Du wirst gefunden!
„Ich bin Atheist! Muss ich das jetzt auch lernen?“ fragt mich ein Schüler im Religionsunterricht. Die Stunde fängt grad an. Ich habe noch kein Wort gesagt. Zuerst bin ich ganz verblüfft. Er schaut mich keck und prüfend an. Es ist natürlich schon provokant. Klar, es ist dieses Alter. Da probiert jemand seine Grenze im Unterricht aus. Mit dem Lehrer. Er weiß ja, dass ich Pfarrer bin. Ich stehe ein für meinen Glauben.
Die anderen Schüler warten mit neugierigen Blicken mit einiger Spannung ab, was ich wohl nun sage. „Dies ist ein freies Land,“ fange ich an. „Du musst hier nichts machen, was du nicht mittragen und mitdenken kannst.“ Und dann: Schweigen. In der Klasse. Zuerst auch bei mir. Ich gehe hin und her: Was soll ich ihm sagen? Ich bin schon überrascht über seine Aussage. Klar, er wird hier natürlich zu nichts gezwungen. Ich möchte ihm aber eines schon gerne deutlich machen: dass ich traurig bin, dass er sich als Atheist bezeichnet.
Ich selbst möchte echt keinen Tag so leben. Ich hoffe, dass sich der Schüler – trotzdem – neugierig und offen auf eine Suche machen wird. Vielleicht auch hier im Unterricht. Ich würde ihm gerne vermitteln, dass er auf jeden Fall offen sein sollte. Es mag in jedem Leben Momente geben, wo Menschen an Gott zweifeln. Ich habe auch schon einige Menschen kennengelernt, denen ihr Glaube abhandengekommen ist. Oft hatten sie zuvor etwas Schlimmes erlebt. Und dann haben sie an Gott gezweifelt und manchmal auch fast verzweifelt. Nicht immer konnte ich ihnen dann in diesen dunklen Momenten erfahrbar machen, dass Gott trotzdem da ist. Dass wir auch unsere Klage, unsere Zweifel, unsere Wut vor Gott bringen können.
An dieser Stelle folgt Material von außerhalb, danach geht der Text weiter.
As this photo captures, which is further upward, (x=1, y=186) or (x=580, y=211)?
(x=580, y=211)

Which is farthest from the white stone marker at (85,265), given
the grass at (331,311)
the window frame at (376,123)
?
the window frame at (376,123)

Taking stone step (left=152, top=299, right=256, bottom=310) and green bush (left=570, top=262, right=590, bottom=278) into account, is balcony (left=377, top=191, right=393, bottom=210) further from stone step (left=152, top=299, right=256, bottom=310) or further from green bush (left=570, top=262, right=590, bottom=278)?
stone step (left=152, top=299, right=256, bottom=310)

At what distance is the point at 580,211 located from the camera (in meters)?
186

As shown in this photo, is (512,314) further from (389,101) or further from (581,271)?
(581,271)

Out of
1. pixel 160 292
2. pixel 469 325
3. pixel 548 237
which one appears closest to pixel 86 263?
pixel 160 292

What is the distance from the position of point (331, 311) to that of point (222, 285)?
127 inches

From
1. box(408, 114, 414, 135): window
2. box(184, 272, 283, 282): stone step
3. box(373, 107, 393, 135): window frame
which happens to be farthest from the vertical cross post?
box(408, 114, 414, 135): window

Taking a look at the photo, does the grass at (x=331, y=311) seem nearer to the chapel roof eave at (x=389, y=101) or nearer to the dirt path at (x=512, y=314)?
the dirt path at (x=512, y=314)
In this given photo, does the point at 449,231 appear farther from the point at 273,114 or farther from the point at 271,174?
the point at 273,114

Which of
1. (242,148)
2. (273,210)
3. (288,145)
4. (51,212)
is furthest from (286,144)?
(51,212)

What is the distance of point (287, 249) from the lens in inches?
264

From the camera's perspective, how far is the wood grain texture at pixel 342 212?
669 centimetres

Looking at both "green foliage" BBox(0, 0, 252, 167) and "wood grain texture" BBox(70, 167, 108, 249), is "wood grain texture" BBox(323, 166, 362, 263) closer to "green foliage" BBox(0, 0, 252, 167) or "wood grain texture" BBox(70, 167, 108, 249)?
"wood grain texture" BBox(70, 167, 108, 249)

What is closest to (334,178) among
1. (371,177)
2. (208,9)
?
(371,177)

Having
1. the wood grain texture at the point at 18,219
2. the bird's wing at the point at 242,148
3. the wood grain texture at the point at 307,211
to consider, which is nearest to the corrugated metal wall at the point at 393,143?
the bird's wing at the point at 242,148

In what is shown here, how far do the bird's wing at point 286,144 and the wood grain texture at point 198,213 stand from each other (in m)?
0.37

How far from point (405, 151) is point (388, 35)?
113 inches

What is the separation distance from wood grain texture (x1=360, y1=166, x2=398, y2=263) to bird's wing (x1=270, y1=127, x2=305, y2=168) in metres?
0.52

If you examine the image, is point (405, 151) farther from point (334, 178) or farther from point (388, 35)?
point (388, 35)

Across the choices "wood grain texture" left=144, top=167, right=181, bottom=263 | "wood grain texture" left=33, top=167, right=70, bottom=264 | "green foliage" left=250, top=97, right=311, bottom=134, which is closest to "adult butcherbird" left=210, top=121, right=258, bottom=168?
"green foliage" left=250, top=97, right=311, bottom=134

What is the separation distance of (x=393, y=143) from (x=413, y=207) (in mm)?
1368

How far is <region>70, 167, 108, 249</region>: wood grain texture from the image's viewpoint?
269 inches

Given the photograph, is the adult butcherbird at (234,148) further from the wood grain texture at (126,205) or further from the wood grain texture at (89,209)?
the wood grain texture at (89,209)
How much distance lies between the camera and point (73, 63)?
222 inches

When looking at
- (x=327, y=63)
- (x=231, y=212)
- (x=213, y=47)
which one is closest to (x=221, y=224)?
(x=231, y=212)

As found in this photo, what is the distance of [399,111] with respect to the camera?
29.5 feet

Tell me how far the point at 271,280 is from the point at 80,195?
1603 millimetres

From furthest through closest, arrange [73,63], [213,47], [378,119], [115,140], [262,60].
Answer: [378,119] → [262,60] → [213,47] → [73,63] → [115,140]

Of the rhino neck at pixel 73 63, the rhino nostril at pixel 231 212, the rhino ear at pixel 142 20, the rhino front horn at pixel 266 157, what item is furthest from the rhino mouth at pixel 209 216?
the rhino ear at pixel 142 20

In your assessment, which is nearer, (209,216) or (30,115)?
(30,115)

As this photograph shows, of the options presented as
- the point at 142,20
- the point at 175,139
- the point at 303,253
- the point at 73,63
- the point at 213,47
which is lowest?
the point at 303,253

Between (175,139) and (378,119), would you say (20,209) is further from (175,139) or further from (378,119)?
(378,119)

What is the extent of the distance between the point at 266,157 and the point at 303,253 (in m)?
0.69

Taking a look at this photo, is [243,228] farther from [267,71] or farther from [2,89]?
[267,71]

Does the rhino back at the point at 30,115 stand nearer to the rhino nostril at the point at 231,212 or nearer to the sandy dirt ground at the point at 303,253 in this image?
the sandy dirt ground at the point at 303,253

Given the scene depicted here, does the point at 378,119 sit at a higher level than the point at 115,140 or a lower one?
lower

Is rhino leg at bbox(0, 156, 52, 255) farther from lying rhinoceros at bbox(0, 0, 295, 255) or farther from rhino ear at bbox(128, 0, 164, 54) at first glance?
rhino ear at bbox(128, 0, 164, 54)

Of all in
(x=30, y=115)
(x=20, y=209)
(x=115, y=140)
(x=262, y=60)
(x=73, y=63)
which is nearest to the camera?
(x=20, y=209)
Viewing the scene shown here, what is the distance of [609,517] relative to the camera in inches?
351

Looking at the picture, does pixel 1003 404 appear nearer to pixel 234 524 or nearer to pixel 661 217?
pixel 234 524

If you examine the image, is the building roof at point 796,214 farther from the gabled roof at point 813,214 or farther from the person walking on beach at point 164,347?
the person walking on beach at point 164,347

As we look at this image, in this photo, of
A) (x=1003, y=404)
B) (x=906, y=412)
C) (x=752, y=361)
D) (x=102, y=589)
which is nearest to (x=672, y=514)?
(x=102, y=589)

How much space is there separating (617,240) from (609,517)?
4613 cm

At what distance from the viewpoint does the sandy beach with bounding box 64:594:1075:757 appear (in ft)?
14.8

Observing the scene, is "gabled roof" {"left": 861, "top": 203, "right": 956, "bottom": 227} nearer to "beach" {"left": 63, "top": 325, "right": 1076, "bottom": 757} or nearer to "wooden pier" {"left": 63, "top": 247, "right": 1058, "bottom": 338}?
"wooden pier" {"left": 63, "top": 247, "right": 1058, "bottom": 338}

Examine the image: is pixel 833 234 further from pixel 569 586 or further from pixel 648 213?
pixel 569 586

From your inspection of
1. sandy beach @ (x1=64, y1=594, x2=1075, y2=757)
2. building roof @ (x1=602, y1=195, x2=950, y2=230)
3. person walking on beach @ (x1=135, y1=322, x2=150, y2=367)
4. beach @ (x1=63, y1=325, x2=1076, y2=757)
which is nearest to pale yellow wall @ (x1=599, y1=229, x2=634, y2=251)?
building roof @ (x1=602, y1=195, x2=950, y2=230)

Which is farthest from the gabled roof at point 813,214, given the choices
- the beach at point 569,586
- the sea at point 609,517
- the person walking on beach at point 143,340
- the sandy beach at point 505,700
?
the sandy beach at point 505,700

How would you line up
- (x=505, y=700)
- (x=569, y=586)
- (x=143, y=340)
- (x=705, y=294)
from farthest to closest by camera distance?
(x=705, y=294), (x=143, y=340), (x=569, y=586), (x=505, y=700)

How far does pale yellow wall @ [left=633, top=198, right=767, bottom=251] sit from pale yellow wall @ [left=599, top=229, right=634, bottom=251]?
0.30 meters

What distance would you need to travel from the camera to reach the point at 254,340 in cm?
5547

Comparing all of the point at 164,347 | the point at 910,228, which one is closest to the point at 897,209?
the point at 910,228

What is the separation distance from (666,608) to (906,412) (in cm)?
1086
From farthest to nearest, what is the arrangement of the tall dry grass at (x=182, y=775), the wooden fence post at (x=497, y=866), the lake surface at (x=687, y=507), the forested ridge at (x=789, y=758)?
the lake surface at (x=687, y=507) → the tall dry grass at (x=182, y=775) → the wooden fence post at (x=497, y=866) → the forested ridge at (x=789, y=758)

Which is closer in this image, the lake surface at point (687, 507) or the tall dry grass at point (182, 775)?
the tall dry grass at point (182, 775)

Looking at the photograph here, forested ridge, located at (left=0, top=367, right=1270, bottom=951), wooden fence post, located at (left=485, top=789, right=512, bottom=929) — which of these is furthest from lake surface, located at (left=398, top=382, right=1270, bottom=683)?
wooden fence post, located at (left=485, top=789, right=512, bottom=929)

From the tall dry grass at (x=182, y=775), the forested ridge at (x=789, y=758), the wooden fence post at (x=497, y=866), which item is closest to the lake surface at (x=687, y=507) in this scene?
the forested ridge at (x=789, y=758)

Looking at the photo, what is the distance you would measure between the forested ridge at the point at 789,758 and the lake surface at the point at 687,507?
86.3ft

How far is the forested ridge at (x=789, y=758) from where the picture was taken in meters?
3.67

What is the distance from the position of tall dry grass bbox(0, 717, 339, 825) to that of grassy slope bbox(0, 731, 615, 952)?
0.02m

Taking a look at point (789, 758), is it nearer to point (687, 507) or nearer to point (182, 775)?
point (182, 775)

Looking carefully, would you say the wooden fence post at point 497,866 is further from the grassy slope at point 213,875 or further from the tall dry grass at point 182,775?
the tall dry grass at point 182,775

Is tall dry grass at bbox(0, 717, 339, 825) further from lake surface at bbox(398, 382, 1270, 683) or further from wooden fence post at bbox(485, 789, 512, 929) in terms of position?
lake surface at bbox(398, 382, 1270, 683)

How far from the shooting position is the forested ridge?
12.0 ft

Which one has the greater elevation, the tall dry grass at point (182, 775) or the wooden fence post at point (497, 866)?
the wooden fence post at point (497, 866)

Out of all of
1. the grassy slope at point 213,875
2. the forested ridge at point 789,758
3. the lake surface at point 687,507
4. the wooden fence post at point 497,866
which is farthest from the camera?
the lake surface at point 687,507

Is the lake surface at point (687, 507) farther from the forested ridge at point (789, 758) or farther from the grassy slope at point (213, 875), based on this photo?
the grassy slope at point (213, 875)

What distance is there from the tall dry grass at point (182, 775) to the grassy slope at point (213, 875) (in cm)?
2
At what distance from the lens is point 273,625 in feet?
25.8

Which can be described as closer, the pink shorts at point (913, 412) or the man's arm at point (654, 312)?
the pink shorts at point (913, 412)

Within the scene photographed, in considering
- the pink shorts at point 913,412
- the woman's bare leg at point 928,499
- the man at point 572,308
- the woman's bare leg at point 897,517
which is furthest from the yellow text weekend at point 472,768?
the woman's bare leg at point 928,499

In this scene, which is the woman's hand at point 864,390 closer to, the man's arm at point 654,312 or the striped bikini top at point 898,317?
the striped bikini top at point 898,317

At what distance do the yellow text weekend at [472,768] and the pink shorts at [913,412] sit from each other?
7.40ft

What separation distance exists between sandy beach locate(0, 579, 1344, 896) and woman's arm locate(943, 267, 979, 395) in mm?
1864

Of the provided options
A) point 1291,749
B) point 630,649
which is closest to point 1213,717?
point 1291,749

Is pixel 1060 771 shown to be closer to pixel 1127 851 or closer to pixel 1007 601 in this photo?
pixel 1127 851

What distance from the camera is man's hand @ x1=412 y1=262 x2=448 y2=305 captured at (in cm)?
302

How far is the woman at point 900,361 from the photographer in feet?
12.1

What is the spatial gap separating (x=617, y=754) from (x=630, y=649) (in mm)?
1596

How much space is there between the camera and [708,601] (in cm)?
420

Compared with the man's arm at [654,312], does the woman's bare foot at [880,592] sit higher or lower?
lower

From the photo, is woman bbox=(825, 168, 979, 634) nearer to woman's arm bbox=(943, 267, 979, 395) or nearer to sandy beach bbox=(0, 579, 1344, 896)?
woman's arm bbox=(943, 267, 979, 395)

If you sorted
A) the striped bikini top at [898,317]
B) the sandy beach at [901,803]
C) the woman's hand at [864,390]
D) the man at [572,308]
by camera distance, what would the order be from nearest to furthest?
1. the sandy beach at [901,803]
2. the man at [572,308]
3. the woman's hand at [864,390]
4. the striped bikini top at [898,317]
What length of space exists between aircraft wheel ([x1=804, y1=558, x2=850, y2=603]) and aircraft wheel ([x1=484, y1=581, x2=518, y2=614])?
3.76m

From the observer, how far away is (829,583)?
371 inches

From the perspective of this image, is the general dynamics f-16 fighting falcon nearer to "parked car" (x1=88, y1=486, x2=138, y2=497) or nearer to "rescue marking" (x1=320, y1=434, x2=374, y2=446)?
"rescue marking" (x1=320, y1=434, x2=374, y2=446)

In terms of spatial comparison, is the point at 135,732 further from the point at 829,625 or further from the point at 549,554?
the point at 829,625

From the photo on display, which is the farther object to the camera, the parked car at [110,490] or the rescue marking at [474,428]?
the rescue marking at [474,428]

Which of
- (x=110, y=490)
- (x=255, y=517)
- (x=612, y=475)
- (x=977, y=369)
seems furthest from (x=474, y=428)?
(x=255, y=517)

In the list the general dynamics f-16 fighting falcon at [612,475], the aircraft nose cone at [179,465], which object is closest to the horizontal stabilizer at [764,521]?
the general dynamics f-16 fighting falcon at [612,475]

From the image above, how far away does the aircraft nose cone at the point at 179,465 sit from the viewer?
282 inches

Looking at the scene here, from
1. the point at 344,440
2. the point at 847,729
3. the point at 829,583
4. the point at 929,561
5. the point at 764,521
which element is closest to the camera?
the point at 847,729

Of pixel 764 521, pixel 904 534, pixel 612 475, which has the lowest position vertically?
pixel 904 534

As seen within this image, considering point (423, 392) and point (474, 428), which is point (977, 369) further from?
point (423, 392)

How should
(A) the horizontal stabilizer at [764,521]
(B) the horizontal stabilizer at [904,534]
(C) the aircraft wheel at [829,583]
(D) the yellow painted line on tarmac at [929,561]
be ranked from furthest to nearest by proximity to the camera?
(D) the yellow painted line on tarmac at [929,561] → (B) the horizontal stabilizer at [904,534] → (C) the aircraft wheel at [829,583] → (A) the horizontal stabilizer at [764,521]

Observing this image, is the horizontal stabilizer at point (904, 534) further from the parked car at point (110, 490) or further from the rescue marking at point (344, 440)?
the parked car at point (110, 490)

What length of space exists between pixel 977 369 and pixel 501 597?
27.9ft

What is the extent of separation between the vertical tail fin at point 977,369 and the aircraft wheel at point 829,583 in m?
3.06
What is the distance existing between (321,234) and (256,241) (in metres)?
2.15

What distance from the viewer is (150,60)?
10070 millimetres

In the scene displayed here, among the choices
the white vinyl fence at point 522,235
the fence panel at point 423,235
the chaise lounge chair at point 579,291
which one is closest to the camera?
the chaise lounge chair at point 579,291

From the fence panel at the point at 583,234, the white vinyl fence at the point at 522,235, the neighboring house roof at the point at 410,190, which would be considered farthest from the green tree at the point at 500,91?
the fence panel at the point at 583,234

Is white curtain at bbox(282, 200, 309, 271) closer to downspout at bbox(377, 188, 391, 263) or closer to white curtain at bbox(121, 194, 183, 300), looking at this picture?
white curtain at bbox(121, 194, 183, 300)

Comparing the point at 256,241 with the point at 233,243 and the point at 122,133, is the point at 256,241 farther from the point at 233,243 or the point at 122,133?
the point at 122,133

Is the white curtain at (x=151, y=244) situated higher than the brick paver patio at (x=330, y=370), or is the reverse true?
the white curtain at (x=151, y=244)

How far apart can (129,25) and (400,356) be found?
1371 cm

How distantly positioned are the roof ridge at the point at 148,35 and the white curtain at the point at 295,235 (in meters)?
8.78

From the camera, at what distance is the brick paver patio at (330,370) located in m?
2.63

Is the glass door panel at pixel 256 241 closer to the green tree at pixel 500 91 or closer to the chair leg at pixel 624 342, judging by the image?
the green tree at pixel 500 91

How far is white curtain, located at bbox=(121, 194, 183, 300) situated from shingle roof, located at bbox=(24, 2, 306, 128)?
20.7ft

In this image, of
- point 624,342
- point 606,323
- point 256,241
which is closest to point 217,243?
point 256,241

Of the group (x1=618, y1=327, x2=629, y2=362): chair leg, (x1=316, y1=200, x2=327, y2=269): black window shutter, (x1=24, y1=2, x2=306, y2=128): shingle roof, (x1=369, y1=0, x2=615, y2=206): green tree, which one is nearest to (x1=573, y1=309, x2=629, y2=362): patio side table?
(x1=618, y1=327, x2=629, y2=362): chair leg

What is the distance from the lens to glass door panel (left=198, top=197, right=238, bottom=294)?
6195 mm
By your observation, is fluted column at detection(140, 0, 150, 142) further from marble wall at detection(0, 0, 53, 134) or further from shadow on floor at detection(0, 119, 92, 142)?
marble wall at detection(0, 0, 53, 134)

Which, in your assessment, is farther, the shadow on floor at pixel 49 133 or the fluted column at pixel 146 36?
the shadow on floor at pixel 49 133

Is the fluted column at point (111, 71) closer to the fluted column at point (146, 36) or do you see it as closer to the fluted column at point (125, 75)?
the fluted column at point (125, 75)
Gott braucht kein frommes Schauspiel. Es tut gut, einfach seine Gefühle in den Himmel werfen zu können. Neugierig schauen mich die Schüler an und ich sage: „Du musst dich nicht verstellen oder verbiegen. Ich wünsche dir einfach, dass du für Gott offen bist, offen wirst. Auch mit deinen Zweifeln. Auch mit deinen Fragen. Und ich wünsche dir, dass Gott dich findet. Eines Tages. Vielleicht grad dann, wenn du es nicht erwartest. Und weißt du was, ich werde für dich beten.“ Ich schlage das Lehrbuch auf, sortiere meine Gedanken kurz für die Unterrichtseinheit und schaue in die Runde. Es ist still. Keiner grinst und es gibt keinen coolen Spruch. Auch der junge Atheist schaut mich ernsthaft an. „Wer liest auf Seite 224 weiter“, sage ich und weiter geht’s. Fragt sich wohin.